“El intrépido violador” se fugó y ha dejado a manera de enigma una cartita que encontró Jacinto. Y el Nuncio le anunció a los medios que il caro bambino ya no anda por aquí. Jacinto se come las uñas tratando de revolver todo para contaminar las evidencias dejadas por su adorado tormento. Lo de adorado es por el aprecio que le debe a su protegido y lo de tormento es por los angustiosos pensamientos que debió producirle el tener al estudiante estuprador en su propia morada. Vade retro Nixón, no me vas a provocar. Imagínese usted.
Cuando proclamó la huida, la cara de Jacinto era todo un poema. Esos ojos tristones, ese rictus en la comisura de los labios, ese pesar por la contradicción entre los anhelos personales y las “decisiones políticas” para armar un nuevo escándalo. Toda una postura con apariencia piadosa para los incautos. Y casi de inmediato, el desfile de sotanas envanecidas, rigurosas, bajo las cuales se aglomeran mil infamias para conformar un ente parlante que niega a cada paso la palabra de Dios.
En las orillas de los alcantarillados mediáticos, se alborotan las chenchenas palangristas al percibir que se acerca una nueva ribazón de mierda.

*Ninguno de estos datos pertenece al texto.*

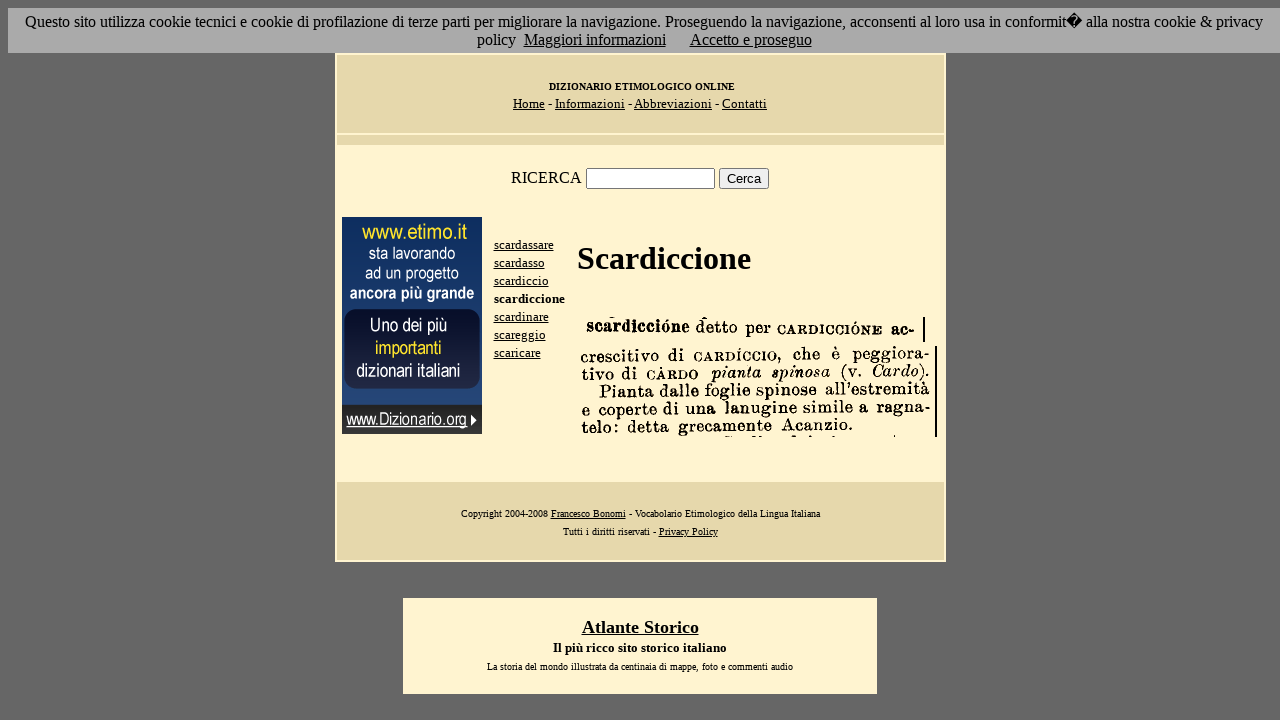

--- FILE ---
content_type: text/html; charset=UTF-8
request_url: https://etimo.it/?cmd=id&id=15658&md=0921663efe20fd58d1ff163e6e1cd3d9
body_size: 7264
content:
<!DOCTYPE HTML>
<html lang="it">
<head><meta http-equiv="Content-Type" content="text/html; charset=windows-1252">



                                

                            <title> Etimologia : scardiccione; </title>
<meta name="Keywords" content="scardiccione" >
<meta name="Description" content="scardiccione" >

<link rel="stylesheet" type="text/css" href="stile.css">

<style  type="text/css">

/*
a { color:rgb(102,0,0); }
h1 
{
font-family: Verdana, Arial, Helvetica, sans-serif;
font-size: 14px; 
margin-top:0px;
}

.simple{
font-decoration: none;
}
*/

   #OCRText {

	position:relative;

	left: 0px;

	top: 0px;

	width: 468px;

	height: 90px;

	overflow: auto;

	z-index: 500;

}

</style>



</head>

<body bgcolor="#666666" link="black" vlink="black" text="black">


<form action=''>



<table border="0" cellpadding=5 zzwidth="540" bgcolor="#FFF4D0" align="center">

    <tr>

      <td bgcolor="#E6D8AC" zzwidth="534" colspan="5">

            <p align="center"><font size="1" face="Verdana">&nbsp;<b>DIZIONARIO 

            ETIMOLOGICO ONLINE</b><br></font><font size="2" face="Verdana"><a href="?pag=hom">Home</a> 

            - <a href="?pag=inf">Informazioni</a> - <a href="?pag=abb">Abbreviazioni</a> - <a href="?pag=cnt">Contatti</a></font></td>

    </tr>



    <tr>
      <td bgcolor="#E6D8AC" zzwidth="534" colspan="5" align="center">
</td>  
    </tr>

    <tr>

        <td zzwidth="534" valign="top" colspan="5">

            <p align="center"><font face="Verdana">RICERCA</font>  <input type="text" name="term" value="" size="14"> 

            <input type="submit" name="find" value="Cerca"></p>



 </form>       </td>    </tr>

    <tr>

      <!--td colspan="2" xxheight="50">
      </td-->


<td valign='top' rowspan='2'><!--<table width="150" class="onecoin-holder">
<tr>

<td class="onecoin">
<div class="uno">
<h1><a href="onecoin">Onecoin</a></h1>
<div>Il modo<br>pi&ugrave; moderno<br>di perdere<br>i vostri soldi.</div>
</div><div class="due">
<h1>Attenzione</h1>
<div class="occhiello">Non investite in <a href="onecoin">Onecoin</a></div>

<div >&Egrave; un modo quasi certo di rimetterci soldi.</div>

<div>Non &egrave; una crittovaluta, &egrave; un schema piramidale stile catena di Sant'Antonio.</div>

<div>Potete trovare ulteriori informazioni su <a href="onecoin">onecoin</a></div><div class="qui"><a href="onecoin">qui</a></div>
</div>
</td>
</tr>
</table>
<br>
-->
<a href="http://www.dizionario.org/"><img border="0" src="images/dizionario.gif"></a>


</td></tr>

 <tr>

 




        <td zzwidth="161" valign="top">

            

            <p align="left"><font face="Verdana" size="2">

<a href='?cmd=id&id=15655&md=bca1b53c289166e050d9a719b2ad6d77'>scardassare</a><br><a href='?cmd=id&id=15656&md=377552f066380f91a6ae6e4404f8ab9d'>scardasso</a><br><a href='?cmd=id&id=15657&md=53a7319235c2a869aecd7e7424b73fed'>scardiccio</a><br><b>scardiccione</b><br><a href='?cmd=id&id=15659&md=c5682c492a42cdbb4f56f57c2d5330c3'>scardinare</a><br><a href='?cmd=id&id=15660&md=1ad04b4423c84ac9472e71152ee4e91d'>scareggio</a><br><a href='?cmd=id&id=15661&md=ba255aff0b9fd031a2a1e04b2608a422'>scaricare</a><br>


</font></p>





        </td>



        <td zzwidth="369" valign="top"  >

            <p align="center"><h1>Scardiccione</h1><br><img src='/gifpic/12/7bb615.png'><br><img src='/gifpic/12/7bb1ab.png'><br><br> <div align="left"></div></p>

        </td>


    </tr>

    <tr>

      <td bgcolor="#E6D8AC" zzwidth="494" colspan="5">

            <p align="center"><font size="1" face="Verdana"> Copyright 2004-2008 <a href="http://www.francescobonomi.it">Francesco Bonomi</a> - Vocabolario Etimologico della Lingua Italiana<br>

            Tutti i diritti riservati - <a href="?pag=pri">Privacy Policy</a> </font></td>

    </tr>

</table>

<br>




<br>

<table border="0" zzwidth="468" bgcolor="#FFF4D0" align="center">

    <tr>

      <td zzwidth="468" colspan="2">

<div id="OCRText">


<!-- google_ad_section_start(weight=ignore) -->

            <p align="center"><b><font size="4" face="Verdana"><a href="http://www.silab.it/storia">Atlante Storico</a></font>

            <font size="2" face="Verdana"><br>Il pi&ugrave; ricco sito storico italiano</font></b>

<br><font size="1" face="Verdana"> La storia del mondo illustrata da centinaia di mappe, foto e commenti audio<br>

    <!-- google_ad_section_end -->
<font size="1" face="Verdana">

<br><br>



<br><br><br><br><br><br><br><br><br><br><br><br><br><br><br><br><br><br><br><br>

 0 
scardicci�ne detto per CARDICOI�NE ac
 1 
e coperte di una lanugine simile a crescitivo di CARDICCIO, che � peggiorativo di CARDO pianta spinosa (v. Card�). Pianta dalle foglie spinose all'estremit� ragnatele: detta grecamente Acanzio. 
<a href='?term=rifrustare'>rifrustare</a> <a href='?term=ghindaressa'>ghindaressa</a> <a href='?term=pretermettere'>pretermettere</a> <a href='?term=scroccone'>scroccone</a> <a href='?term=pirotecnia'>pirotecnia</a> <a href='?term=micado'>micado</a> <a href='?term=tepidario'>tepidario</a> <a href='?term=bambu'>bambu</a> <a href='?term=filaccia'>filaccia</a> <a href='?term=aggetto'>aggetto</a> <a href='?term=scappamento'>scappamento</a> <a href='?term=pipistrello'>pipistrello</a> <a href='?term=sezzo'>sezzo</a> <a href='?term=vilipendere'>vilipendere</a> <a href='?term=bottino'>bottino</a> <a href='?term=rimemorare'>rimemorare</a> <a href='?term=sgubbia'>sgubbia</a> <a href='?term=affidare'>affidare</a> <a href='?term=igroscopio'>igroscopio</a> <a href='?term=guattire'>guattire</a> <a href='?term=radicchio'>radicchio</a> <a href='?term=assunto'>assunto</a> <a href='?term=ringhiare'>ringhiare</a> <a href='?term=giuntola'>giuntola</a> <a href='?term=antidoto'>antidoto</a> <a href='?term=tripartire'>tripartire</a> <a href='?term=scontroso'>scontroso</a> <a href='?term=cimitero'>cimitero</a> <a href='?term=plettro'>plettro</a> <a href='?term=barco'>barco</a> <a href='?term=bua'>bua</a> <a href='?term=infognarsi'>infognarsi</a> <a href='?term=badare'>badare</a> <a href='?term=legare'>legare</a> <a href='?term=agiografo'>agiografo</a> <a href='?term=specioso'>specioso</a> <a href='?term=obice'>obice</a> <a href='?term=trarre'>trarre</a> <a href='?term=idroemia'>idroemia</a> <a href='?term=pirchio'>pirchio</a> <a href='?term=tranquillita'>tranquillita</a> <a href='?term=manichino'>manichino</a> <a href='?term=torcolo'>torcolo</a> <a href='?term=locupletare'>locupletare</a> <a href='?term=ovviare'>ovviare</a> <a href='?term=antilope'>antilope</a> <a href='?term=soccotrino'>soccotrino</a> <a href='?term=editore'>editore</a> <a href='?term=romba'>romba</a> Pagina generata il 18/12/25 

<zimg src="http://www.frox.it/bot/led.php">

</font>

</div>

</td>

    </tr>

</table>

</form>



<script src="/cookiechoices.js"></script>
<script>
  document.addEventListener('DOMContentLoaded', function(event) {
    cookieChoices.showCookieConsentBar('Questo sito utilizza cookie tecnici e cookie di profilazione di terze parti per migliorare la navigazione. Proseguendo la navigazione, acconsenti al loro usa in conformit� alla nostra cookie & privacy policy',
      'Accetto e proseguo', 'Maggiori informazioni', 'http://etimo.it/?pag=pri');
  });
</script>



</body>

</html>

El show empieza con los derechos humanos, que no le pase nada a ese muchacho, es un perseguido político, es el alma mater hecho carne dice Scharifker, es la carne que necesita mi alma piensa una bruja infofrénica, micrófono en mano.
Pasa el tiempo y el Nuncio no quiere que el CICPC “viole su sagrado recinto” para recolectar evidencias dejadas por el “intrépido violador”. Lava aquí y lava allá, no sea que hallen fluidos corporales que no vienen al caso, vellos entrelazados de distintos dueños. Te pido Señor, te lo ruego Señor ¡Fuera Satanás! Ahora la nunciatura es un laberinto donde se esconde alguna pista pasada por alto, un detalle inadvertido, un adminículo olvidado. Flagelarse pensando que el horror mediático se vuelva en contra está acabando con su queratina ungular. Baltasar, ayúdame Baltasar. Esto no es lo mismo que en Panamá, Baltasar. Cuántas locuras, Baltasar.
Porras lo oye ensimismado. Piensa que Jacinto parece pendejo. Ahora tiene miedo después que mató al tigre o el tigre lo mató a él. Provoca mandarlo a la porra. Nixón le trae recuerdos de su juventud, de sus locuras por allá en los llanos, de sus andanzas y concupiscencias escondidas en su entonces recién estrenada sotana, de su salida a hurtadillas por escándalos embarazosos para la feligresía pero no para El Vaticano.
Casi no oye al alocado Berlocco al otro lado de la línea. ¡Coño…a una policía! ¡Tu si eres arrecho, carajito! A mí nunca se me hubiese ocurrido. Y vuelve a la bocina. Cálmate ver…locco, cíñete al guión. Ya llegó, aquí lo tenemos.
En alguna parte de la ciudad, enratonado y atiborrándose de arroz chino, “el chigüirito” piensa que es más fácil graduarse asilado en la Nunciatura que en la Universidad. Aspira, con una lumpia humeante entre los dedos, a su título instantáneo.
Jacinto, que está triste, deja la habitación del licencioso licenciado acomodadita, aséptica, por si acaso llega alguien a quien pueda mostrarse tal cual es, sin el camuflaje de códigos eclesiásticos.